The observatory also continues to track widely circulated controversial narratives throughout the 2020 election. The goal is to assess the public’s awareness of them, the extent to which they are believed and whether someone’s political leaning is related to their vulnerability to these narratives. In a recent survey, the observatory found that large segments of the population have encountered unsupported narratives through media exposure and find them plausible.

“More than 45 percent of survey respondents thought that mail-in ballots cause voter fraud, and a similar percentage believe that Joe Biden is cognitively compromised,” said Betsi Grabe, professor in The Media School and associate director of the observatory. “Of particular concern is that the Department of Homeland Security found that Russia is amplifying false narratives about voter fraud in the upcoming presidential election and seeding disinformation about former Vice President Joe Biden’s mental health.”

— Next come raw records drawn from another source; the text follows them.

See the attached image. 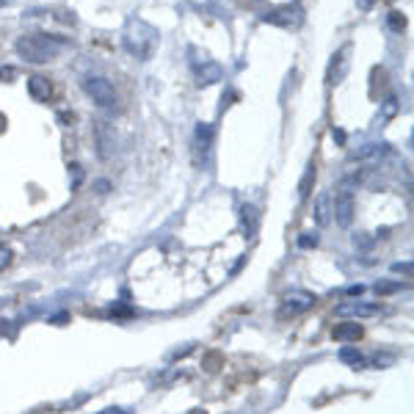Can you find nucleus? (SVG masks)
<instances>
[{"label": "nucleus", "instance_id": "obj_1", "mask_svg": "<svg viewBox=\"0 0 414 414\" xmlns=\"http://www.w3.org/2000/svg\"><path fill=\"white\" fill-rule=\"evenodd\" d=\"M66 47V41L61 36H50V34H25L14 41L17 56L31 64H47L53 61L59 53Z\"/></svg>", "mask_w": 414, "mask_h": 414}, {"label": "nucleus", "instance_id": "obj_2", "mask_svg": "<svg viewBox=\"0 0 414 414\" xmlns=\"http://www.w3.org/2000/svg\"><path fill=\"white\" fill-rule=\"evenodd\" d=\"M83 91H86V97L91 103L97 108H103V111H113L116 103H119V94H116L113 83L103 78V75H86L83 78Z\"/></svg>", "mask_w": 414, "mask_h": 414}, {"label": "nucleus", "instance_id": "obj_3", "mask_svg": "<svg viewBox=\"0 0 414 414\" xmlns=\"http://www.w3.org/2000/svg\"><path fill=\"white\" fill-rule=\"evenodd\" d=\"M353 213H356V202H353V186L351 180H345L337 188V199L331 205V218L337 221V227L348 229L353 224Z\"/></svg>", "mask_w": 414, "mask_h": 414}, {"label": "nucleus", "instance_id": "obj_4", "mask_svg": "<svg viewBox=\"0 0 414 414\" xmlns=\"http://www.w3.org/2000/svg\"><path fill=\"white\" fill-rule=\"evenodd\" d=\"M188 59H191V69H193L199 86H210V83L221 81V64H216L210 56L199 53V50H191Z\"/></svg>", "mask_w": 414, "mask_h": 414}, {"label": "nucleus", "instance_id": "obj_5", "mask_svg": "<svg viewBox=\"0 0 414 414\" xmlns=\"http://www.w3.org/2000/svg\"><path fill=\"white\" fill-rule=\"evenodd\" d=\"M310 307H315V296H312V293H304V290H296V293H288V296L282 298L276 315H279L282 320H288V318H296V315L307 312Z\"/></svg>", "mask_w": 414, "mask_h": 414}, {"label": "nucleus", "instance_id": "obj_6", "mask_svg": "<svg viewBox=\"0 0 414 414\" xmlns=\"http://www.w3.org/2000/svg\"><path fill=\"white\" fill-rule=\"evenodd\" d=\"M384 312L381 304H365V301H353V304H343V307H337L334 315H340V318H378Z\"/></svg>", "mask_w": 414, "mask_h": 414}, {"label": "nucleus", "instance_id": "obj_7", "mask_svg": "<svg viewBox=\"0 0 414 414\" xmlns=\"http://www.w3.org/2000/svg\"><path fill=\"white\" fill-rule=\"evenodd\" d=\"M263 20L271 22V25H279V28H293L301 22V11L296 6H279L268 14H263Z\"/></svg>", "mask_w": 414, "mask_h": 414}, {"label": "nucleus", "instance_id": "obj_8", "mask_svg": "<svg viewBox=\"0 0 414 414\" xmlns=\"http://www.w3.org/2000/svg\"><path fill=\"white\" fill-rule=\"evenodd\" d=\"M387 149H390V146L381 144V141H368V144H362L359 149H353L351 155H348V163H365V161H375V158H381Z\"/></svg>", "mask_w": 414, "mask_h": 414}, {"label": "nucleus", "instance_id": "obj_9", "mask_svg": "<svg viewBox=\"0 0 414 414\" xmlns=\"http://www.w3.org/2000/svg\"><path fill=\"white\" fill-rule=\"evenodd\" d=\"M331 337L340 340V343H356V340L365 337V329H362L359 323H353V320H343V323H337V326L331 329Z\"/></svg>", "mask_w": 414, "mask_h": 414}, {"label": "nucleus", "instance_id": "obj_10", "mask_svg": "<svg viewBox=\"0 0 414 414\" xmlns=\"http://www.w3.org/2000/svg\"><path fill=\"white\" fill-rule=\"evenodd\" d=\"M348 59H351V47L345 44L334 59H331V66H329V78H326V83L329 86H334V83L343 81V72H345V66H348Z\"/></svg>", "mask_w": 414, "mask_h": 414}, {"label": "nucleus", "instance_id": "obj_11", "mask_svg": "<svg viewBox=\"0 0 414 414\" xmlns=\"http://www.w3.org/2000/svg\"><path fill=\"white\" fill-rule=\"evenodd\" d=\"M28 91H31V97H34V100L44 103V100H50L53 86H50V81H47L44 75H31V78H28Z\"/></svg>", "mask_w": 414, "mask_h": 414}, {"label": "nucleus", "instance_id": "obj_12", "mask_svg": "<svg viewBox=\"0 0 414 414\" xmlns=\"http://www.w3.org/2000/svg\"><path fill=\"white\" fill-rule=\"evenodd\" d=\"M312 216H315V224H318V227H326V224H329L331 221V196L329 193H320V196H318Z\"/></svg>", "mask_w": 414, "mask_h": 414}, {"label": "nucleus", "instance_id": "obj_13", "mask_svg": "<svg viewBox=\"0 0 414 414\" xmlns=\"http://www.w3.org/2000/svg\"><path fill=\"white\" fill-rule=\"evenodd\" d=\"M213 144V124H199L196 127V161L202 158V149H210Z\"/></svg>", "mask_w": 414, "mask_h": 414}, {"label": "nucleus", "instance_id": "obj_14", "mask_svg": "<svg viewBox=\"0 0 414 414\" xmlns=\"http://www.w3.org/2000/svg\"><path fill=\"white\" fill-rule=\"evenodd\" d=\"M108 144H113V130H111L108 124H97V146H100V155H103V158L111 155Z\"/></svg>", "mask_w": 414, "mask_h": 414}, {"label": "nucleus", "instance_id": "obj_15", "mask_svg": "<svg viewBox=\"0 0 414 414\" xmlns=\"http://www.w3.org/2000/svg\"><path fill=\"white\" fill-rule=\"evenodd\" d=\"M315 166H307V171H304V177H301V183H298V196L301 199H307L310 196V191H312V183H315Z\"/></svg>", "mask_w": 414, "mask_h": 414}, {"label": "nucleus", "instance_id": "obj_16", "mask_svg": "<svg viewBox=\"0 0 414 414\" xmlns=\"http://www.w3.org/2000/svg\"><path fill=\"white\" fill-rule=\"evenodd\" d=\"M340 359H343V362H348V365H353V368L365 362V359H362V353L356 351V348H348V345H345V348L340 351Z\"/></svg>", "mask_w": 414, "mask_h": 414}, {"label": "nucleus", "instance_id": "obj_17", "mask_svg": "<svg viewBox=\"0 0 414 414\" xmlns=\"http://www.w3.org/2000/svg\"><path fill=\"white\" fill-rule=\"evenodd\" d=\"M400 288H403V285H398V282H378V285H375V293H378V296H387V293H398Z\"/></svg>", "mask_w": 414, "mask_h": 414}, {"label": "nucleus", "instance_id": "obj_18", "mask_svg": "<svg viewBox=\"0 0 414 414\" xmlns=\"http://www.w3.org/2000/svg\"><path fill=\"white\" fill-rule=\"evenodd\" d=\"M390 28H393L395 34H400V31H403V28H406V20H403V17H400V14H398V11H393V14H390Z\"/></svg>", "mask_w": 414, "mask_h": 414}, {"label": "nucleus", "instance_id": "obj_19", "mask_svg": "<svg viewBox=\"0 0 414 414\" xmlns=\"http://www.w3.org/2000/svg\"><path fill=\"white\" fill-rule=\"evenodd\" d=\"M9 263H11V248H9V246H0V271L6 268Z\"/></svg>", "mask_w": 414, "mask_h": 414}, {"label": "nucleus", "instance_id": "obj_20", "mask_svg": "<svg viewBox=\"0 0 414 414\" xmlns=\"http://www.w3.org/2000/svg\"><path fill=\"white\" fill-rule=\"evenodd\" d=\"M362 293H365V285H353V288H348L343 296H345V298H359Z\"/></svg>", "mask_w": 414, "mask_h": 414}, {"label": "nucleus", "instance_id": "obj_21", "mask_svg": "<svg viewBox=\"0 0 414 414\" xmlns=\"http://www.w3.org/2000/svg\"><path fill=\"white\" fill-rule=\"evenodd\" d=\"M298 243H301L304 248H307V246H318V238H315V235H307V238H301Z\"/></svg>", "mask_w": 414, "mask_h": 414}, {"label": "nucleus", "instance_id": "obj_22", "mask_svg": "<svg viewBox=\"0 0 414 414\" xmlns=\"http://www.w3.org/2000/svg\"><path fill=\"white\" fill-rule=\"evenodd\" d=\"M373 3H375V0H356V6H359L362 11H368V9H370Z\"/></svg>", "mask_w": 414, "mask_h": 414}, {"label": "nucleus", "instance_id": "obj_23", "mask_svg": "<svg viewBox=\"0 0 414 414\" xmlns=\"http://www.w3.org/2000/svg\"><path fill=\"white\" fill-rule=\"evenodd\" d=\"M334 138H337V144H345V133L343 130H334Z\"/></svg>", "mask_w": 414, "mask_h": 414}, {"label": "nucleus", "instance_id": "obj_24", "mask_svg": "<svg viewBox=\"0 0 414 414\" xmlns=\"http://www.w3.org/2000/svg\"><path fill=\"white\" fill-rule=\"evenodd\" d=\"M11 75H14V69H11V66H6V69H0V78H9V81H11Z\"/></svg>", "mask_w": 414, "mask_h": 414}, {"label": "nucleus", "instance_id": "obj_25", "mask_svg": "<svg viewBox=\"0 0 414 414\" xmlns=\"http://www.w3.org/2000/svg\"><path fill=\"white\" fill-rule=\"evenodd\" d=\"M100 414H127L124 409H116V406H111V409H105V412H100Z\"/></svg>", "mask_w": 414, "mask_h": 414}]
</instances>
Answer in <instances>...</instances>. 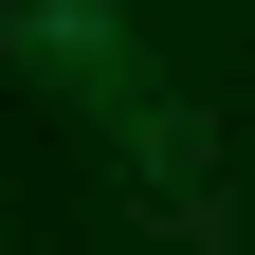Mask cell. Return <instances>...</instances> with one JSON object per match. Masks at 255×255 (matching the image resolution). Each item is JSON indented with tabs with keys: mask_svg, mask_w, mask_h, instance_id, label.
Wrapping results in <instances>:
<instances>
[{
	"mask_svg": "<svg viewBox=\"0 0 255 255\" xmlns=\"http://www.w3.org/2000/svg\"><path fill=\"white\" fill-rule=\"evenodd\" d=\"M0 55H18V73H55L91 128H128L146 91H164V73H146V37H128V0H0Z\"/></svg>",
	"mask_w": 255,
	"mask_h": 255,
	"instance_id": "1",
	"label": "cell"
}]
</instances>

The study was conducted in late August and early September. The research team will run five more surveys during the course of the fall election season.

The Observatory on Social Media is a joint project of the IU Network Science Institute; the Center for Complex Networks and Systems Research at IU’s Luddy School of Informatics, Computing and Engineering; and The Media School at Indiana University, with support from the Office of the Vice Provost for Research at IU Bloomington. The Observatory’s work is funded in part through a grant from the John S. and James L. Knight Foundation, which has committed $50 million to support new research on the internet’s impact on our democracy.